_Textauszug_

******************************

Um seinen verloren gegangenen politischen Spielraum zu vergrößern und der eigenen potenzialen Marginalisierung entgegen zu wirken, könnte Riad sich von nun an mehr Russland zuwenden. Die saudische Finanzierung des ägyptischen Kaufs von russischen Mehrzweckkampfflugzeugen MIG-35 ließe sich als ein Schritt in dieser Hinsicht deuten. Desweiteren: Mit dem russischen militärischen Eingreifen steht jetzt Syrien und nicht mehr das politisch stark aufgeladene Thema Ukraine im Fadenkreuz der westlichen medialen Aufmerksamkeit. Hoffnungen auf Lösungen für den Ukrainekonflikt wirkten bislang „aussichtslos“. Der Leiter des Carnegie Centers in Russland, Dimitri Trenin, justiert den Blick auf das diplomatische Schachbrett und urteilt: „Moskau hofft, dass eine Zusammenarbeit mit den USA zu Syrien die Konfrontation wegen der Ukraine dämpfen wird.“
Ob daraus tatsächlich ein gemeinsames Klettern im Hochgebirge der Diplomatie wird, scheint angesichts von bellizistisch gestimmten innenpolitischen Seilschaften in den USA zumindest fraglich. Die Koinzidenz zwischen dem weitgehenden und fragilen Einhalten der Waffenruhe in der Ostukraine seit dem 1. September und Putins UNO-Rede einen Monat später signalisiert nicht nur eine auf den Westen gerichtete, intendierte Fokusverlagerung weg von der Ukraine, sondern eben auch ein offensichtliches russisches Bemühen, Gesicht wahrend nach Auswegen im Ukraine-Konflikt zu suchen. Dass hierbei die eigenen Interessen verfolgt und nach eigenen Vorteilen gesucht wird, ist weder überraschend noch verwerflich. Der Kreml weiß aber auch, seine angestrebten politischen Ziele in und für die Ukraine würden mit der Wahl eines republikanischen US-Präsidenten im November 2016 oder mit der Wahl der liberalen Interventionistin Hillary Clinton schwerer in Einklang zu bringen sein, wenn nicht gar verunmöglicht. Obamas verbleibende Amtszeit wird es zu nutzen gelten.

******************************

_Bereitgestelltes Material_
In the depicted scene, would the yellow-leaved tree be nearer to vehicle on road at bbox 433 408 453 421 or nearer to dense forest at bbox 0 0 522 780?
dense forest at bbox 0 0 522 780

******************************

_Aufgaben_
a: Seit wann wird laut dem Textauszug die Waffenruhe in der Ostukraine weitgehend eingehalten?
b: Schreiben Sie den Text über Russlands Politik zu Syrien und der Ukraine weiter, beginnend nach seinem letzten Satz.

_Antworten je Aufgabe_
a: Seit dem 1. September.

b:
Ein vierter Knotenpunkt im Kontext der Syrien-Intervention Russlands erhält zu wenig Bedeutung, obwohl er von globaler Bedeutung ist. Es geht um den Energieträger Gas. Im Syrienkrieg unterstützen Russland und Iran Assad. Die USA und Katar hingegen munitionieren oppositionelle Kräfte. Die vier Staaten besitzen die weltweit größten Gasreserven. Die USA werden durch Fracking zunehmend Gas-Selbstversorger. Damit verringert sich ihr Interesse am Nahen Osten als bisheriger Energieherzmuskel. Das könnte die Bedeutung von Saudi-Arabien für Washington abschwächen. Ob dies auch zu einem Rückgang der bisherigen saudischen Rüstungsgroßkäufe in Amerika führen wird, vielleicht gar zu einer Verlagerung zu Gunsten des russischen Waffenmarktes, ist derzeit noch nicht abzusehen.
Die russischen energiepolitischen Interessen lassen sich in drei Punkten zusammenfassen: Die Bedeutung des Iran als potenziellen künftigen Mitanbieter und somit Konkurrenten für Gaslieferungen nach Europa zu schmälern; Syrien als Transitland für diesen Energieträger aus Katar nach Europa zu blockieren. Russland selber als Hauptanbieter für europäische Gasimporte dauerhaft zu etablieren.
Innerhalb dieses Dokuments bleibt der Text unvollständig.